§ WHAT THIS EXERCISE ASKS
a: From the passage on runaway climate change below, list the three things that give James Hansen pause about the view that past high greenhouse gas concentrations rule out a runaway greenhouse.
b: Answer from the passage on runaway climate change below:
(i) What surface temperature did Venus reach?
(ii) Which chapter of Storms of My Grandchildren takes up this question?
(iii) What forcing does the sun's additional 2% brightness correspond to?
c: Extend the passage on runaway climate change below, picking up after its final sentence.

§ SELECTED PASSAGE
Back in 2008, I wrote about whether ‘runaway’ climate change might be possible on Earth. At one point, Venus had liquid water on its surface. Then, the sun grew brighter and Venus warmed. Its oceans evaporated and huge amounts of carbon dioxide (CO2) got baked out of the crust. The heat made the water break up into hydrogen and oxygen: the oxygen bonded with carbon to make more CO2, and much of the hydrogen escaped into space. Venus became permanently hostile to life, with surface temperatures of 450°C.
Could burning all of Earth’s fossil fuels produce the same outcome?
Some people take comfort from the fact that there have been times in the history of the planet when greenhouse gas concentrations were much higher than now. The world was very different, but there was no runaway greenhouse and life endured. James Hansen devotes the entire tenth chapter of Storms of My Grandchildren to considering whether this assessment is valid. Three things give him pause:
- The sun is brighter now than it was during past periods with very high greenhouse gas concentrations. The 2% additional brightness corresponds to a forcing of about 4 watts per square metre and is akin to a doubling of CO2 concentrations.
- For various reasons, the greenhouse gas concentrations in past hot periods may not have been as high as we thought.
- We are introducing greenhouse gases into the atmosphere far more quickly than natural processes ever did. This might cause fast (positive) feedback effects to manifest themselves forcefully, before slower (negative) feedback effects can get going.

§ DATA
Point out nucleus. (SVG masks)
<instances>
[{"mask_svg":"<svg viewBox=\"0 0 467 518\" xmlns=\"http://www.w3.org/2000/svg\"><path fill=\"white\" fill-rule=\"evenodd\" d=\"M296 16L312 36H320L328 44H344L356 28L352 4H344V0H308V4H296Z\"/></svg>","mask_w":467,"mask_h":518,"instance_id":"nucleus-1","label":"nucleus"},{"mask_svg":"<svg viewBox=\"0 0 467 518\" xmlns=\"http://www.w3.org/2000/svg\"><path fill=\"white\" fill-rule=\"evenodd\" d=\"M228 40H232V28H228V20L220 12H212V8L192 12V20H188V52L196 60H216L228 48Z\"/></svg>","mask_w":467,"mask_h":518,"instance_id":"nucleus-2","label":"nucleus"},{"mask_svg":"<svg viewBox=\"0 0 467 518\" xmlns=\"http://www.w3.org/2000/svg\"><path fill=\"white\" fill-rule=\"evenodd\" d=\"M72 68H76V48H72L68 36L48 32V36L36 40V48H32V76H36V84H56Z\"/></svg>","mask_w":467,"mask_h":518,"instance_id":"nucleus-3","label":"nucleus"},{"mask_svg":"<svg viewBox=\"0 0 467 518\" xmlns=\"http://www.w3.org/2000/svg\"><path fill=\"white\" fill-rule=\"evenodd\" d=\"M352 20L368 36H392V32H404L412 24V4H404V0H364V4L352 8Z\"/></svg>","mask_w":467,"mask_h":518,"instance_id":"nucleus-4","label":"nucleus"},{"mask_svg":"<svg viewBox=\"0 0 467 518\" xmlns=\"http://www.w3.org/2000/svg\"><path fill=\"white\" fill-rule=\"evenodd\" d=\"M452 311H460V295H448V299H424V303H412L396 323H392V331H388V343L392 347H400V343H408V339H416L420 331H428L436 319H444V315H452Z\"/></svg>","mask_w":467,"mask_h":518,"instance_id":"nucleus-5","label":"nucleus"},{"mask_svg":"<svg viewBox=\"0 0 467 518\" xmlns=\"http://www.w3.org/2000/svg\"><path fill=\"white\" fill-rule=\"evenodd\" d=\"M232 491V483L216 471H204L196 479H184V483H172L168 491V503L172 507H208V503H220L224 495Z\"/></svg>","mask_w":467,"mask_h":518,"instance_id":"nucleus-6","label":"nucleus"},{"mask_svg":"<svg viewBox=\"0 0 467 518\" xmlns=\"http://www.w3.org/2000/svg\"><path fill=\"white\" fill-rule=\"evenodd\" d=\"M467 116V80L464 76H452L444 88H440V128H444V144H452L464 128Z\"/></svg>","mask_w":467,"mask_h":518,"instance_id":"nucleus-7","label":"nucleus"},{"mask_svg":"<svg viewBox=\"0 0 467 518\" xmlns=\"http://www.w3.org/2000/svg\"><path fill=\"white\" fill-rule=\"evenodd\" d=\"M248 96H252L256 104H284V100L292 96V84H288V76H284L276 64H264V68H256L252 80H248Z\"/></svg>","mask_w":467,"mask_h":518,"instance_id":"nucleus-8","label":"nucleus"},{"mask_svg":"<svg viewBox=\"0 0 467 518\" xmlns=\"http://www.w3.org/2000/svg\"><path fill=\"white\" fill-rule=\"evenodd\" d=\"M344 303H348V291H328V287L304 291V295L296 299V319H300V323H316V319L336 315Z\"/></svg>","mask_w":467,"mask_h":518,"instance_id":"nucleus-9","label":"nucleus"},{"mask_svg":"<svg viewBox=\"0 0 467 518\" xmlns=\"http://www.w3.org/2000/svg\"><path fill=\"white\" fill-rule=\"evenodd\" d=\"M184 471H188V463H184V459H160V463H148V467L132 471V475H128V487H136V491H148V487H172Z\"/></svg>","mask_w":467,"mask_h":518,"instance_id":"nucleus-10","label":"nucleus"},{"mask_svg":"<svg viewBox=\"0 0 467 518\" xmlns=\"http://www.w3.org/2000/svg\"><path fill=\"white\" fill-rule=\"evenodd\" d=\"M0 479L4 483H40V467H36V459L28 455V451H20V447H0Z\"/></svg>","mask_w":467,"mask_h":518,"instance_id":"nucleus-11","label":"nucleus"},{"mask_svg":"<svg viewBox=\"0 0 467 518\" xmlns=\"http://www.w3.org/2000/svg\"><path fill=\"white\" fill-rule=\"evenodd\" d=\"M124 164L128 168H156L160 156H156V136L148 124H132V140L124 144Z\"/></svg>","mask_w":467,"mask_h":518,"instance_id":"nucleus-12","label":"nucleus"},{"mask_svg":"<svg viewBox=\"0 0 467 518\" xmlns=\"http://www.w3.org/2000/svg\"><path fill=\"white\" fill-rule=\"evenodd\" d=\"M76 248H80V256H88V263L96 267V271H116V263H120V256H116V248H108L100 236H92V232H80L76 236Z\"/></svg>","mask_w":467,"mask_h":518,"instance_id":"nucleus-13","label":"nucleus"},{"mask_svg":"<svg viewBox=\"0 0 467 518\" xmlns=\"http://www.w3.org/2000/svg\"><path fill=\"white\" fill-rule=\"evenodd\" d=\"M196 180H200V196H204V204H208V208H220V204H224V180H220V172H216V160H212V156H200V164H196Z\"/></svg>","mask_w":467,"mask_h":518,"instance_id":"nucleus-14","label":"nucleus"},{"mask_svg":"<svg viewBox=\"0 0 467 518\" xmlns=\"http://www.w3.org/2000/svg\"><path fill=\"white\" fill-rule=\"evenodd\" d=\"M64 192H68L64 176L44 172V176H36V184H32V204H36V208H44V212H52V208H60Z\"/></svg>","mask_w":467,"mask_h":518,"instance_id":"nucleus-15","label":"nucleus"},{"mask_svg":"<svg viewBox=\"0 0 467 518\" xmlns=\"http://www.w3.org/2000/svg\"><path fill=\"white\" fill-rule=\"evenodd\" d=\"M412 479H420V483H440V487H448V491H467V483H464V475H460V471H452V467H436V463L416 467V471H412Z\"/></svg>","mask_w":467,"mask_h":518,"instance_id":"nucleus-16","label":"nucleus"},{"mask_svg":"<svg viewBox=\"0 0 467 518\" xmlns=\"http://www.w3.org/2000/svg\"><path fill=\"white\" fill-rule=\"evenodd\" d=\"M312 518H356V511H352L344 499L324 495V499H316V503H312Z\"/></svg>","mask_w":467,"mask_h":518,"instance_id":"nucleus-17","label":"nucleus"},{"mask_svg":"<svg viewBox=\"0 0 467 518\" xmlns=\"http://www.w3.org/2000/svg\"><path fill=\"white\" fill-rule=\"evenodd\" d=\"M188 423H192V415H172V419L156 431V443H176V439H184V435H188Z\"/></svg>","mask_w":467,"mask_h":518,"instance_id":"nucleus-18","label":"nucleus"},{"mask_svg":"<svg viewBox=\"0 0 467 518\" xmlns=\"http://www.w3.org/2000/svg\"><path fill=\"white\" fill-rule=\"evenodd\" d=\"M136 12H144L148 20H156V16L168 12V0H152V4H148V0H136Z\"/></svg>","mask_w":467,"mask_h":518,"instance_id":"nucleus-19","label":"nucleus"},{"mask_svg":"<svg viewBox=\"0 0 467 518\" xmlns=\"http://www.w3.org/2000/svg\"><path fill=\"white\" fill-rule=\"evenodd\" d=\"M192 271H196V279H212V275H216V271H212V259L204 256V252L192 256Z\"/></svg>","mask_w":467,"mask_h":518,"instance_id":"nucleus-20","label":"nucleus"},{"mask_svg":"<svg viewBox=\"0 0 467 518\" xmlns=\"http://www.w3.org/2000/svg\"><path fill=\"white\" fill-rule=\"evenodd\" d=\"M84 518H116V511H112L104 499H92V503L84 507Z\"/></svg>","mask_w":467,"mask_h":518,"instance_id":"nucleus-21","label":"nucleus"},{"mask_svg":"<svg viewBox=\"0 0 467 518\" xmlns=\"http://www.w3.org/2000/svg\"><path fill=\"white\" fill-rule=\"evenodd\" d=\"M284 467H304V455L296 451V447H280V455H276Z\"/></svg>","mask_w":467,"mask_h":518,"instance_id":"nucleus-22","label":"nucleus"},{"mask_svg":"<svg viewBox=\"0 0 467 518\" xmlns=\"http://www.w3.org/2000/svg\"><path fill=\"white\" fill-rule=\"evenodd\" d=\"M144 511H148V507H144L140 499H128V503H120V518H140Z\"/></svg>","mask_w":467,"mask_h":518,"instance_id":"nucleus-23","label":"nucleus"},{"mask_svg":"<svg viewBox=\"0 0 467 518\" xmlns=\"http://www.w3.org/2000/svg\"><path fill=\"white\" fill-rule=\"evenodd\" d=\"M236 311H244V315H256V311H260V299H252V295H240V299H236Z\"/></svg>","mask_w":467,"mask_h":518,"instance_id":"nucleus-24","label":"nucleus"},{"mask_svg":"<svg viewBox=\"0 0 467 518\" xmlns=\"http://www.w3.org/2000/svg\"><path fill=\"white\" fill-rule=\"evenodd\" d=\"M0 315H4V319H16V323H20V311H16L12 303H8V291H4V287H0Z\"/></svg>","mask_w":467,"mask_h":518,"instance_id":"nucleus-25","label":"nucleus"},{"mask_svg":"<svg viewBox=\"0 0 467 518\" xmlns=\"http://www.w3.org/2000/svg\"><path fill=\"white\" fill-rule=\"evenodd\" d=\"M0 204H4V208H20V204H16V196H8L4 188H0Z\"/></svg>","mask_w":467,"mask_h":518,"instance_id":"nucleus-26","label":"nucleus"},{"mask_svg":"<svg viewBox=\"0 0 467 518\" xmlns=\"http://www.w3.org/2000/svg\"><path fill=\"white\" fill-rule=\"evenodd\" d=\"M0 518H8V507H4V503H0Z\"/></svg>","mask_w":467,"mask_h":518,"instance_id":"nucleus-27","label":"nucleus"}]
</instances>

§ EXPECTED RESPONSES
a:
- The sun is now about 2% brighter than during past periods with very high greenhouse gas concentrations. That is a forcing of about 4 watts per square meter, similar to a doubling of CO2.
- Greenhouse gas concentrations in past hot periods may not have been as high as thought.
- Greenhouse gases are now entering the atmosphere far faster than natural processes ever added them. Fast positive feedbacks could take hold before slower negative feedbacks get going.

b:
(i) 450°C
(ii) The tenth chapter
(iii) About 4 watts per square meter

c:
He also explains that the sharp warming that took place during the Paleocene–Eocene Thermal Maximum (PETM) were not caused by fossil fuels (which remained underground), but rather by the release of methane from permafrost and clathrates. If human emissions warm the planet enough to release that methane again, it could add a PETM-level warming on top of the warming caused by human beings.
Hansen’s conclusions are, frankly, terrifying:
The paleoclimate record does not provide a case with a climate forcing of the magnitude and speed that will occur if fossil fuels are all burned. Models are nowhere near the stage at which they can predict reliably when major ice sheet disintegration will begin. Nor can we say how close we are to methane hydrate instability. But these are questions of when, not if. If we burn all the fossil fuels, the ice sheets almost surely will melt entirely, with the final sea level rise about 75 meters (250 feet), with most of that possibly occurring within a time scale of centuries. Methane hydrates are likely to be more extensive and vulnerable now than they were in the early Cenozoic. It is difficult to imagine how the methane clathrates could survive, once the ocean has had time to warm. In that event a PETM-like warming could be added on top of the fossil fuel warming.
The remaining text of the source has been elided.